** Begin RECORDS SUPPLIED **

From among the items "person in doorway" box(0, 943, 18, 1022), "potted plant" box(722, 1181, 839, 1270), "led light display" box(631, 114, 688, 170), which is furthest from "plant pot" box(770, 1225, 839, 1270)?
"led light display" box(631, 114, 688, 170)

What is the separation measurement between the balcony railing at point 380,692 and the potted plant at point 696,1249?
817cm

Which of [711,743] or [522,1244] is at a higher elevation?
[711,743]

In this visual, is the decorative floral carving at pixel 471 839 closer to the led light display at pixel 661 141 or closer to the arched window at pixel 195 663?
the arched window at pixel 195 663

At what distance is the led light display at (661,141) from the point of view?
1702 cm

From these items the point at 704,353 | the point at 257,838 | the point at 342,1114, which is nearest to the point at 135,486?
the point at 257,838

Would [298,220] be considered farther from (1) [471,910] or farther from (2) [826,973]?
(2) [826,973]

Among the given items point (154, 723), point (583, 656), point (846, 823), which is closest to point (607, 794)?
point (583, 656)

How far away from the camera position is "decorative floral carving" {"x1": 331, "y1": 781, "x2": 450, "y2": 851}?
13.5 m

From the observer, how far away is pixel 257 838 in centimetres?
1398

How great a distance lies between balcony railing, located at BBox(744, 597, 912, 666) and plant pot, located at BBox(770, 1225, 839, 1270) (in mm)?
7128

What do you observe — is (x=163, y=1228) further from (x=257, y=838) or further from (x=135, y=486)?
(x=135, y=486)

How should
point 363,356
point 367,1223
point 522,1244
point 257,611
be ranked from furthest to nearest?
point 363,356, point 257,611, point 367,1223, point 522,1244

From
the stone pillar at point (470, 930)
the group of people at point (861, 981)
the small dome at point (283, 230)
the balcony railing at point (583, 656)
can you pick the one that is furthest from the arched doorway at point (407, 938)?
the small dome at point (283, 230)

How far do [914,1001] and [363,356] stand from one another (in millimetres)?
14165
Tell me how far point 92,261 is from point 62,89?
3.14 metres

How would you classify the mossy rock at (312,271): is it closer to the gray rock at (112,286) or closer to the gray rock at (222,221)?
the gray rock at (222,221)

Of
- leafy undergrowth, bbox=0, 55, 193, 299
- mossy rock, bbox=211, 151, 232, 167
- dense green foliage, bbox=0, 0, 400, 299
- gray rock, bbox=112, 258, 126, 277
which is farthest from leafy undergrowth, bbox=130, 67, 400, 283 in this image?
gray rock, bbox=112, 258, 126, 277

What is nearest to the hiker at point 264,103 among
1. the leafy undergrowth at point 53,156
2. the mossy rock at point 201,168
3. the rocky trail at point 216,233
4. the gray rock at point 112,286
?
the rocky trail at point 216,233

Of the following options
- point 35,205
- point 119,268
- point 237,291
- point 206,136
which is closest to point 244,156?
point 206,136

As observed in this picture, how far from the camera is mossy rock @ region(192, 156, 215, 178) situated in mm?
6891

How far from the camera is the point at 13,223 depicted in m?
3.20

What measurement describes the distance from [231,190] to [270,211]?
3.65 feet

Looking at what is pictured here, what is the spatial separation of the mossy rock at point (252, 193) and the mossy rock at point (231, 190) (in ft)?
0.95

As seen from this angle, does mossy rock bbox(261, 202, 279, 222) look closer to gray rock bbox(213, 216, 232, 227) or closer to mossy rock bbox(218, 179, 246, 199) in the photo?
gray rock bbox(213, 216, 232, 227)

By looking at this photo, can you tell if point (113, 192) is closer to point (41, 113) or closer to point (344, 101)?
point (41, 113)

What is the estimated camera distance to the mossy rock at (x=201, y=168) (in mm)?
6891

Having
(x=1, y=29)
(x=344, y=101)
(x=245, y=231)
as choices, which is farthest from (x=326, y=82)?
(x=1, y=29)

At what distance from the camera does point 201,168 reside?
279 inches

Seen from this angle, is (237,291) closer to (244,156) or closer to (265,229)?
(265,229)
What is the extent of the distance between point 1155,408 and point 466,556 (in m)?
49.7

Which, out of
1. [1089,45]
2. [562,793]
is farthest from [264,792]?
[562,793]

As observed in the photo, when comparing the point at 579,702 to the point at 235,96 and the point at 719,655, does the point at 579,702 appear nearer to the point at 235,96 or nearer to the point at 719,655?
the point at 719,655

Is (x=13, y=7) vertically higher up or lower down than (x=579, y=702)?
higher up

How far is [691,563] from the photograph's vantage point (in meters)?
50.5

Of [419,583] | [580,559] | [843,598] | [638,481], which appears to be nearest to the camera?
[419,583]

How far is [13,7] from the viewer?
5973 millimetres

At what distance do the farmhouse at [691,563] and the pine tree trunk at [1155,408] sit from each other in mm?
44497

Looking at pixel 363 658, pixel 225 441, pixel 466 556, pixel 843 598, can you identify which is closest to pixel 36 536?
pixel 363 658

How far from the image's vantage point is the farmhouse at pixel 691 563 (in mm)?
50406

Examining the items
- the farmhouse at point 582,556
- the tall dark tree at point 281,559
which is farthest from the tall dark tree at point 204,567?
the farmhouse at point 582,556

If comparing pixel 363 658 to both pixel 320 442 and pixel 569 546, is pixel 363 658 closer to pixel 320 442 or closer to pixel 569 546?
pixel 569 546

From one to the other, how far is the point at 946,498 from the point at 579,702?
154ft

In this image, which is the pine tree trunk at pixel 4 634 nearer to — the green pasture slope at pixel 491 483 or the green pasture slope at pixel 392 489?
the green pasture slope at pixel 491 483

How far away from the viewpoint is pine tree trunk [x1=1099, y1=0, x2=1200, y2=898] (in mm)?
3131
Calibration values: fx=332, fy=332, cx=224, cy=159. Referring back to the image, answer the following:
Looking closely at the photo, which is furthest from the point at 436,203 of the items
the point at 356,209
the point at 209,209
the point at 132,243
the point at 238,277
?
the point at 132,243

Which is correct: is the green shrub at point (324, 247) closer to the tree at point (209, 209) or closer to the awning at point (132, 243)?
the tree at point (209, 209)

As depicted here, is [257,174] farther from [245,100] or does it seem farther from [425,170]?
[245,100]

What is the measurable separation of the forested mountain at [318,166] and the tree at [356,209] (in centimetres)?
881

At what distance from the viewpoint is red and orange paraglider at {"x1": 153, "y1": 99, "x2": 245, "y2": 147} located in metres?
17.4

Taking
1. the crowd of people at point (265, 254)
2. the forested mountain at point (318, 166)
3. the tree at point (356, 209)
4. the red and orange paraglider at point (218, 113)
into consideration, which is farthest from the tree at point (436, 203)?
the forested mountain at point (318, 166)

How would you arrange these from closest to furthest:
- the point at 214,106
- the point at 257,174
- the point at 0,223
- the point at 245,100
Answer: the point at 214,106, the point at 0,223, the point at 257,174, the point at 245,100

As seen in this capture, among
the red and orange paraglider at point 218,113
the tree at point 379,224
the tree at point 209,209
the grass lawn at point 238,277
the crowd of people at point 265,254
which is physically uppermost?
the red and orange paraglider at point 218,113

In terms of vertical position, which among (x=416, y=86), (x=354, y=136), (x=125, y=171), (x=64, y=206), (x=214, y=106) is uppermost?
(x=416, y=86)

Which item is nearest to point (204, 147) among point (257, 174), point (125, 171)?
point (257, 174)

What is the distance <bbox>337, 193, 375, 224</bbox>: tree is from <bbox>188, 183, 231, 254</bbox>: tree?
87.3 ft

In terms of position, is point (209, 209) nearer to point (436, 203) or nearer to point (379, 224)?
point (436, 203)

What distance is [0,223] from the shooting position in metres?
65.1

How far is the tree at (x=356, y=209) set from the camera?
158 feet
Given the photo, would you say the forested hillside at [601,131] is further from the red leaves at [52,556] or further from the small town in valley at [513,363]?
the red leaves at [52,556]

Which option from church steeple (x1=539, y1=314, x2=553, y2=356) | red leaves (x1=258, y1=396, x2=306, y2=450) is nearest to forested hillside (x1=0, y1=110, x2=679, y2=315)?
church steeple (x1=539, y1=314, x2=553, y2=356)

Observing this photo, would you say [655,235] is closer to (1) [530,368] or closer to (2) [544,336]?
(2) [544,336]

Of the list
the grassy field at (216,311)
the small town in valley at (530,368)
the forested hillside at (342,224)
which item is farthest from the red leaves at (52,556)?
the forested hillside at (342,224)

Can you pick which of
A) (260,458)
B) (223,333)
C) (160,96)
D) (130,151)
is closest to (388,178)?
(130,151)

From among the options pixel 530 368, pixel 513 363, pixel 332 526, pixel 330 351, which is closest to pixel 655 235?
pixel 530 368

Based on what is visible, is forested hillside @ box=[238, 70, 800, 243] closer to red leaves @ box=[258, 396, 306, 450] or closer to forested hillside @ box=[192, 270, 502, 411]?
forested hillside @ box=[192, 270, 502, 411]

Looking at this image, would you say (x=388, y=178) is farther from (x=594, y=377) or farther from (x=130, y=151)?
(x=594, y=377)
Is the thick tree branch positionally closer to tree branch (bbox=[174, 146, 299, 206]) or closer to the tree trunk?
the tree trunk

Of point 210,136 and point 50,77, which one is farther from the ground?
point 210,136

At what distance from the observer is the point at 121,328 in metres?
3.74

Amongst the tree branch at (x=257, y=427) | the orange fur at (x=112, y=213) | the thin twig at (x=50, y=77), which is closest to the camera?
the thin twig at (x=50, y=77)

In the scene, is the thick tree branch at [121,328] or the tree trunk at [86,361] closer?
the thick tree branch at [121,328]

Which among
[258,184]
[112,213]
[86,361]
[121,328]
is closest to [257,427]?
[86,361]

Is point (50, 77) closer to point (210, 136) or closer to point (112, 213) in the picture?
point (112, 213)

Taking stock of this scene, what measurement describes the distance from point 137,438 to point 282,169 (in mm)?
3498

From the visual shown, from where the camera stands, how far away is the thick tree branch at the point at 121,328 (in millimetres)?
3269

** End RECORDS SUPPLIED **

WHAT NEEDS TO BE DONE →
Can you copy out every line from the very first row down to the line containing "3.14 metres", including that line and leaving each line unchanged?

ANSWER TO THE PROBLEM →
From among the items "person in doorway" box(0, 943, 18, 1022), "potted plant" box(722, 1181, 839, 1270), "led light display" box(631, 114, 688, 170), which is furthest from "plant pot" box(770, 1225, 839, 1270)?
"led light display" box(631, 114, 688, 170)

What is the separation measurement between the balcony railing at point 380,692 and the potted plant at point 696,1249?
817cm

Which of [711,743] or [522,1244] is at a higher elevation?
[711,743]

In this visual, is the decorative floral carving at pixel 471 839 closer to the led light display at pixel 661 141 or closer to the arched window at pixel 195 663?
the arched window at pixel 195 663

At what distance is the led light display at (661,141) from the point of view?
1702 cm

From these items the point at 704,353 | the point at 257,838 | the point at 342,1114, which is nearest to the point at 135,486?
the point at 257,838

Would [298,220] be considered farther from (1) [471,910] or farther from (2) [826,973]?
(2) [826,973]

Among the given items point (154, 723), point (583, 656), point (846, 823), which is closest to point (607, 794)?
point (583, 656)

How far away from the camera position is "decorative floral carving" {"x1": 331, "y1": 781, "x2": 450, "y2": 851}?
13.5 m

From the observer, how far away is pixel 257 838 in centimetres?
1398

How great a distance lies between balcony railing, located at BBox(744, 597, 912, 666) and plant pot, located at BBox(770, 1225, 839, 1270) (in mm)?
7128

What do you observe — is (x=163, y=1228) further from (x=257, y=838) or further from (x=135, y=486)?
(x=135, y=486)

How should
point 363,356
point 367,1223
point 522,1244
point 257,611
be ranked from furthest to nearest?
point 363,356, point 257,611, point 367,1223, point 522,1244

From
the stone pillar at point (470, 930)
the group of people at point (861, 981)
the small dome at point (283, 230)
the balcony railing at point (583, 656)
can you pick the one that is furthest from the arched doorway at point (407, 938)?
the small dome at point (283, 230)

How far do [914,1001] and [363,356] stand from one another (in millimetres)?
14165
Tell me how far point 92,261 is from point 62,89?
3.14 metres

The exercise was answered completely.